* DIRECTIVE 1:
For the NUMSA president's speech, decide whether each statement below agrees with it: (a) The institute being launched is named the Research and Policy Institute. (b) President Mandela attended the Davos meeting in 1990. (c) The speaker holds that lack of good governance and corruption can be defended. Answer yes or no for each and quote the deciding words of the speech.

NUMSA president speech to the NUMSA International colloquium on building an alternative development paradigm in a changing global political economic context

NUMSA PRESIDENT’S OPENING SPEECH TO THE NUMSA INTERNATIONAL COLLOQUIUM ON BUILDING AN ALTERNATIVE DEVELOPMENT PARADIGM IN A CHANGING GLOBAL POLITICAL ECONOMIC CONTEXT

Dear National Office Bearers,
Regional leaders of NUMSA present here,
COSATU Leaders present here,
Dear International Comrades
Local comrades,
Comrades and friends,

It is a privilege to stand in front of you tonight on this historic day in the 26 years of NUMSA’s existence in South Africa.

Today will be remembered by many future generations for being the day that NUMSA officially launched an important institute, an institute that shall provide an alternative views on matters, not just for NUMSA, but the working class at large.

Literature and business schools all over the world preach the gospel of Washington Consensus and they do so hand and glove with many think tanks that support the Washington Consensus as the only solution to problems of unemployment, poverty and inequality. The media is their big friend in spreading this view that all the failures of capitalism to eradicate poverty, inequality and unemployment are self made by lack of good governance and corruption, in particular in the developing world.
It is not my intention today to defend lack of good governance and corruption for they are not defendable, however we shall one day locate this real problems to capitalism itself as a system that breeds them.

KNOWLEDGE IS POWER
We were privileged in the launch today to receive an important contribution from Cde Ronnie Kasrils, who when he spoke reminded me of what Amilcar Cabral said that revolutionaries must tell no lies and they must not claim easy victories. I like the most the following point that he made about the institute; “Knowledge is power, the point is, who controls that knowledge”.

This step that we took today shall reclaim the control of knowledge for if we controlled the knowledge in 1992, in that Davos meeting that President Mandela attended, we would have seen a different South Africa today.
This year marks 21 years since President Mandela attended that Davos meeting, and an important trade union in South Africa and the continent launches the Research and Policy Institute. It is no use crying over lost opportunities of the last 21 years or rather 26 years of our existence, but what becomes important is to use our institute to add a voice to few and often unheard voices of other left leaning research and policy institutes in our country and abroad.

I look forward to receiving more information about how we shall strengthen relationship with Chris Hani Institute, NALEDI, Lula Institute, Rosa Luxemborg Institute and many other progressive institutes and research bodies in the world.

Our institute has a mammoth task to deal with following key themes;
• Political Economy

• The State Power, Class Struggles and Politics,

• Manufacturing and Industrialisation

• Development

• Political Ecology

• Land and Agrarian Transformation

• Gender/ Socialist Feminism

• Culture and Ideology

Definitely, these are big issues and I have confidence that as we grow confidence and win more friends, we shall be able to deliver to NUMSA and the working class. Some of the themes that we have chosen have not been looked at from our perspective as people who live in the South, in particular in the African continent.

* DATA SUPPLIED:
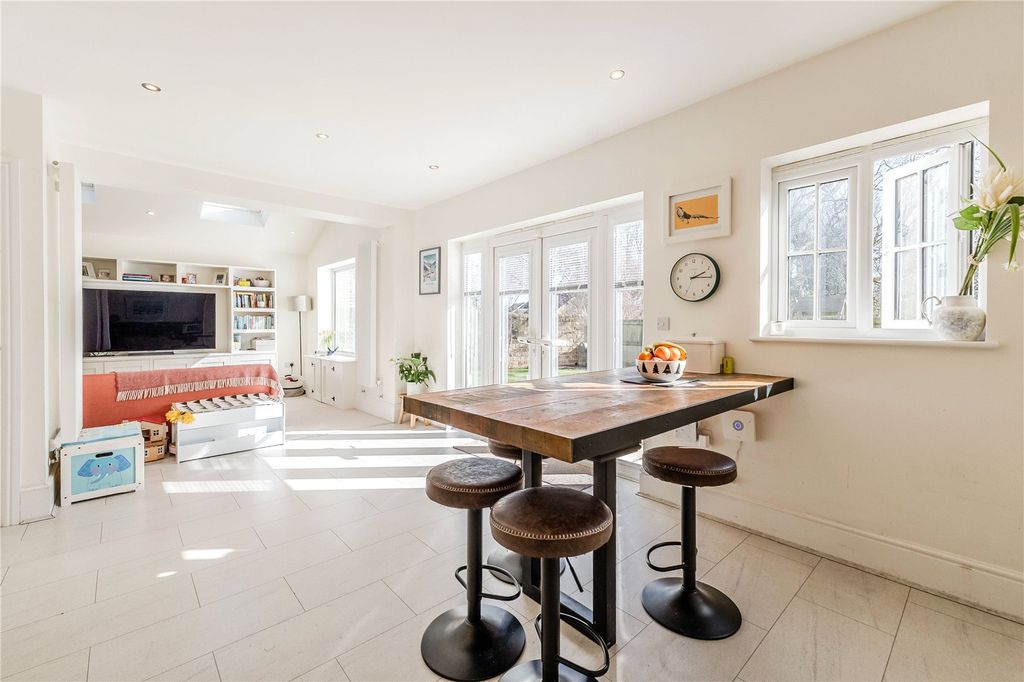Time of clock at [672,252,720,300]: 2:15
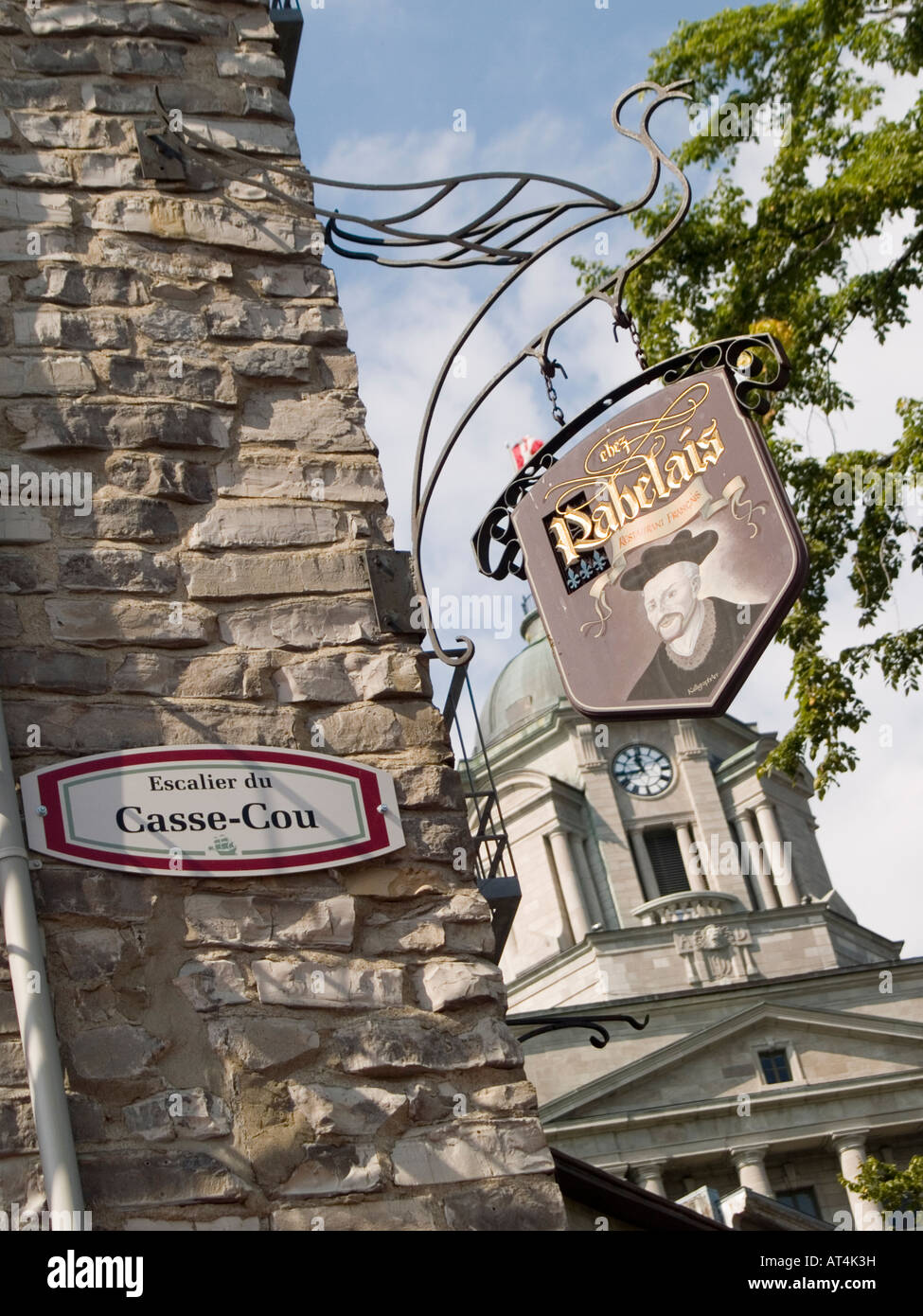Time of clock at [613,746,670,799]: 11:42
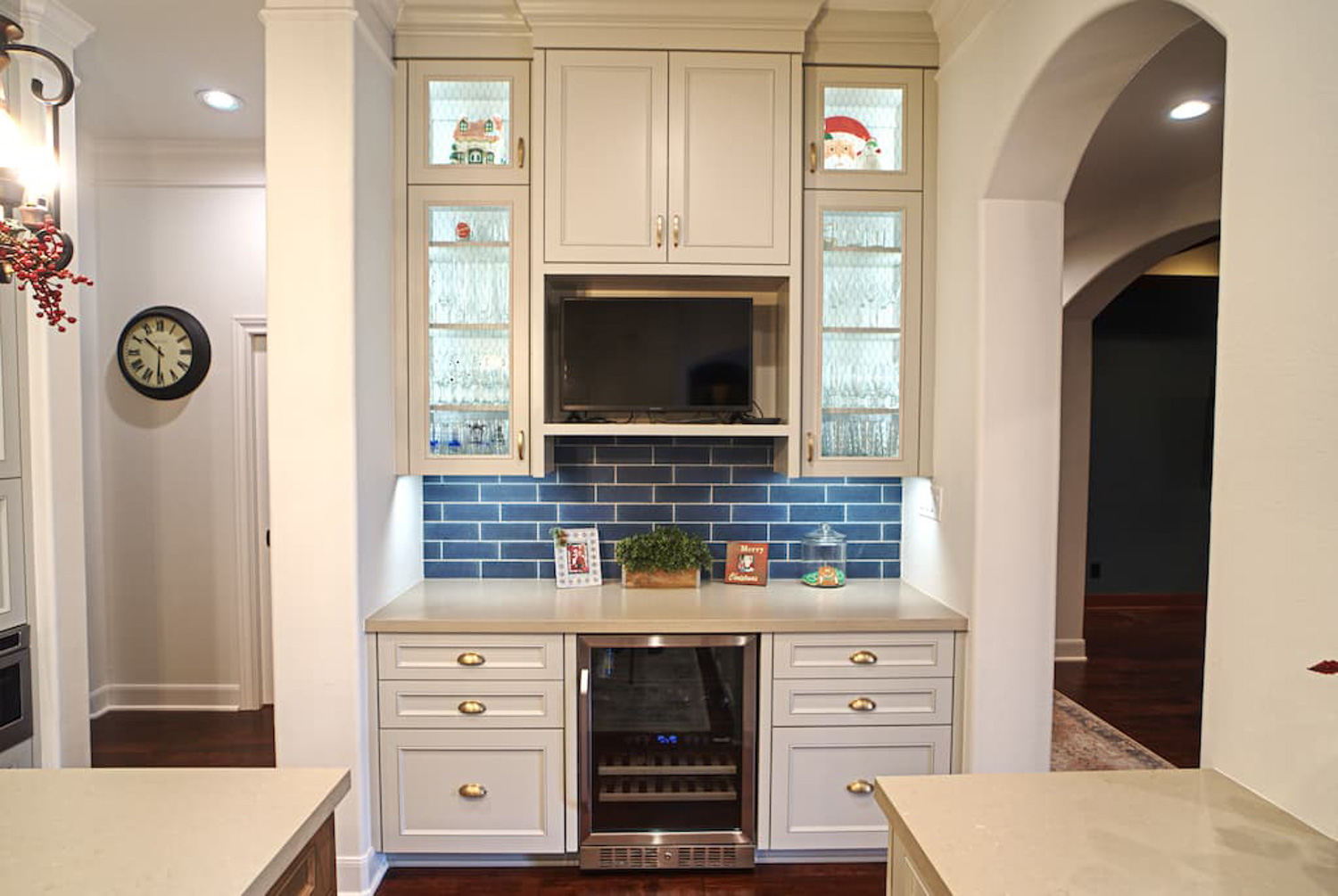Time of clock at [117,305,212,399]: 10:30
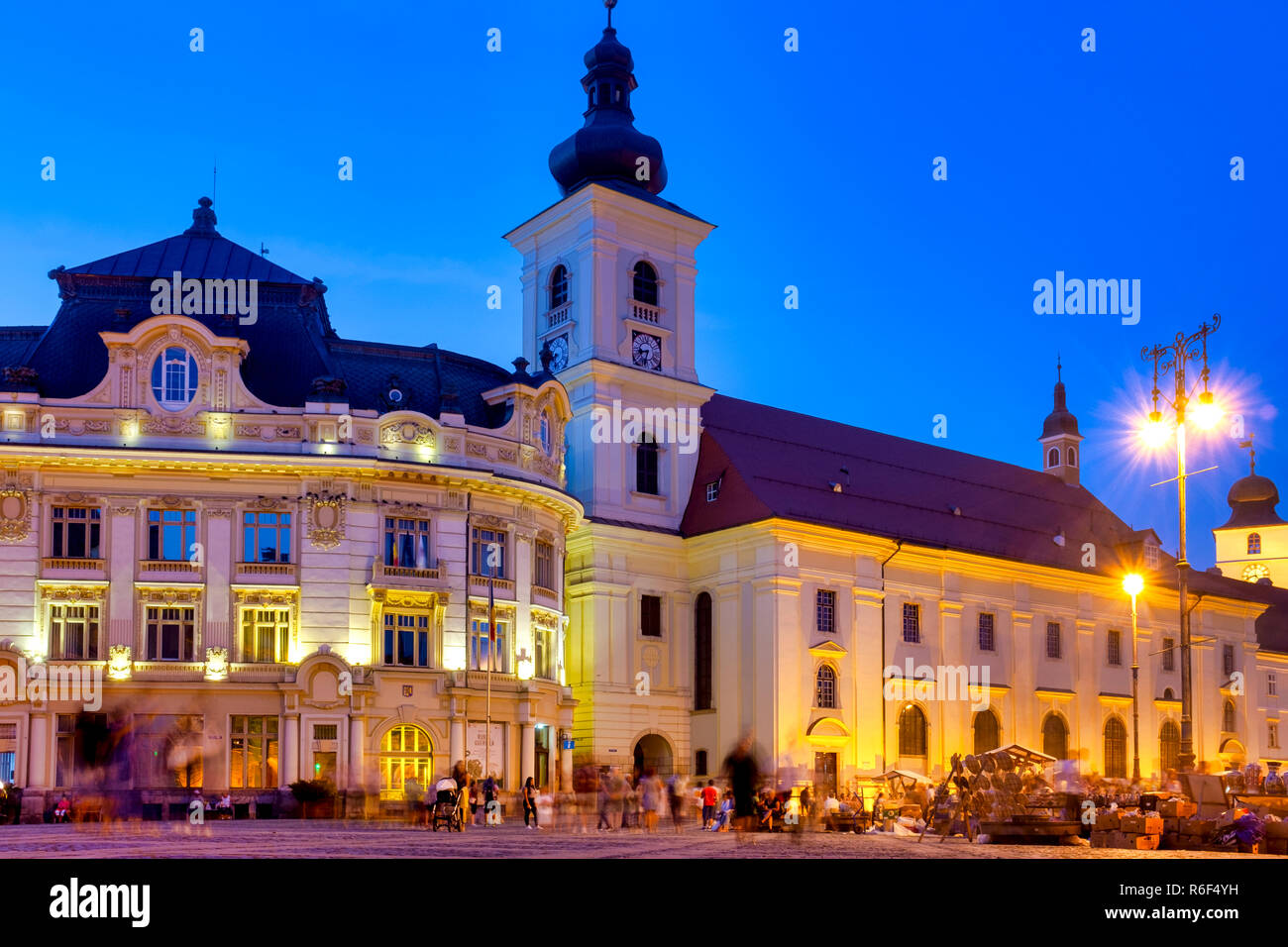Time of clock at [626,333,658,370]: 8:33
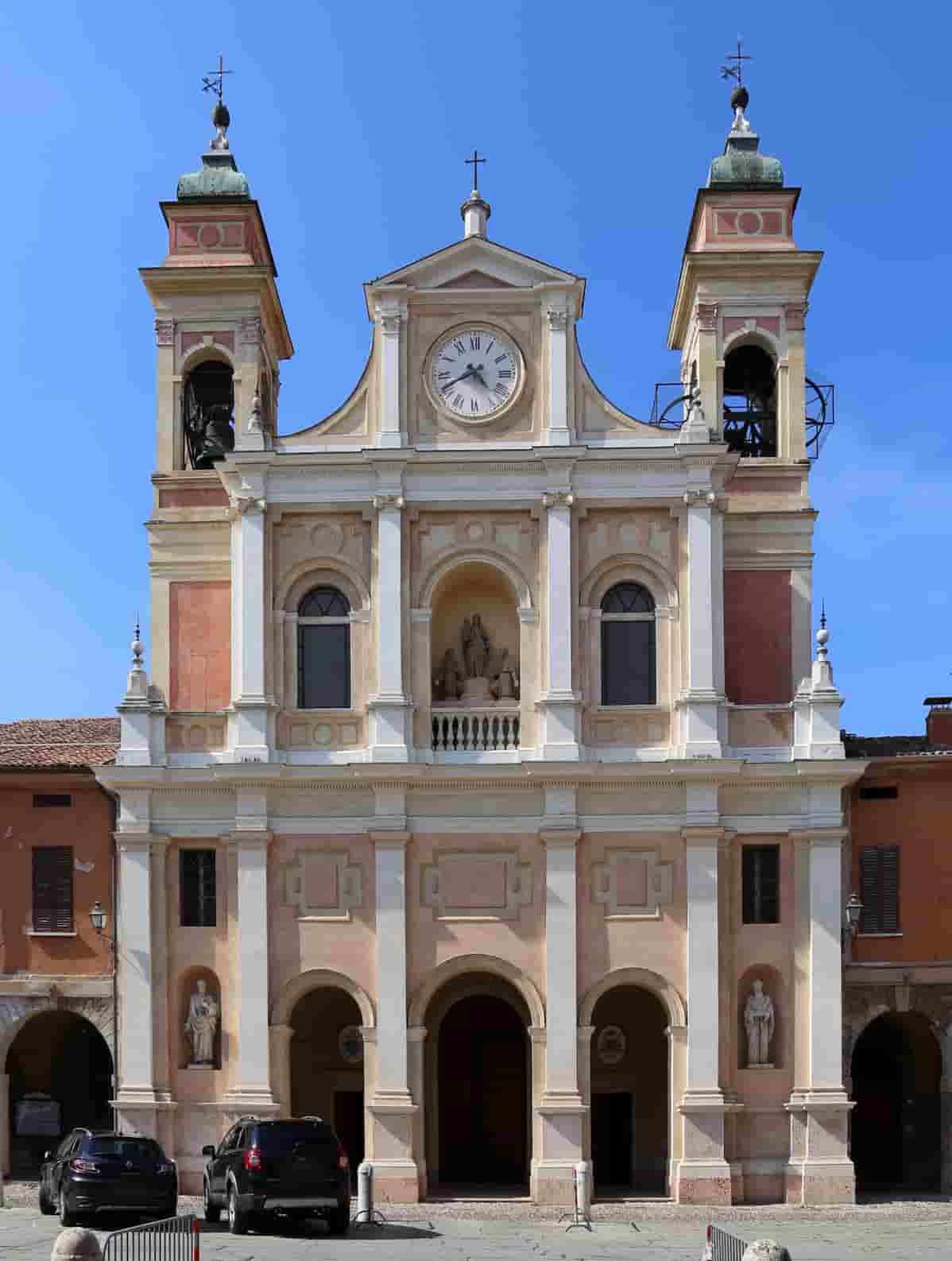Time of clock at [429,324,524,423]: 4:40
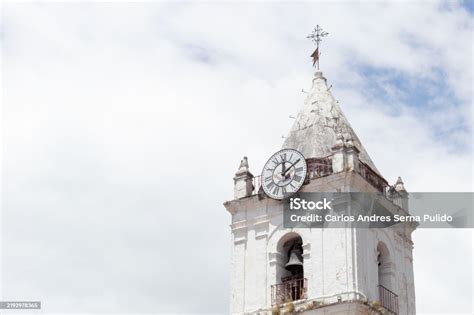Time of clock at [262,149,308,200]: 12:09
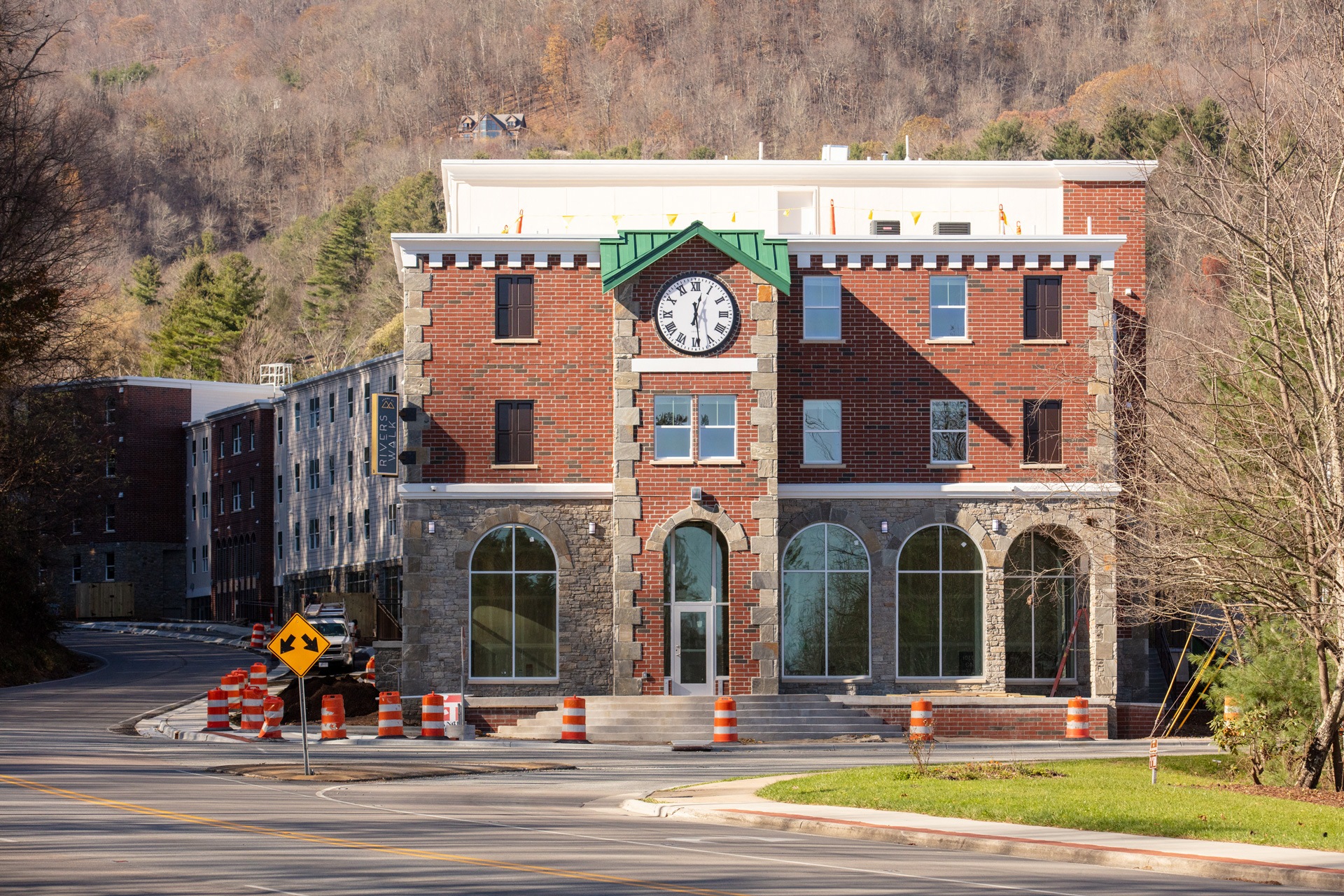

* DIRECTIVE 2:
Retype the entries, starting at the entry that contains "Time of clock at [117,305,212,399]: 10:30" and ending at the last entry, both included, and leave the pictures out.

* FINAL RESULT 1:
(a) Yes: "an important trade union in South Africa and the continent launches the Research and Policy Institute."
(b) No: "if we controlled the knowledge in 1992, in that Davos meeting that President Mandela attended"
(c) No: "It is not my intention today to defend lack of good governance and corruption for they are not defendable"

* FINAL RESULT 2:
Time of clock at [117,305,212,399]: 10:30
Time of clock at [626,333,658,370]: 8:33
Time of clock at [429,324,524,423]: 4:40
Time of clock at [262,149,308,200]: 12:09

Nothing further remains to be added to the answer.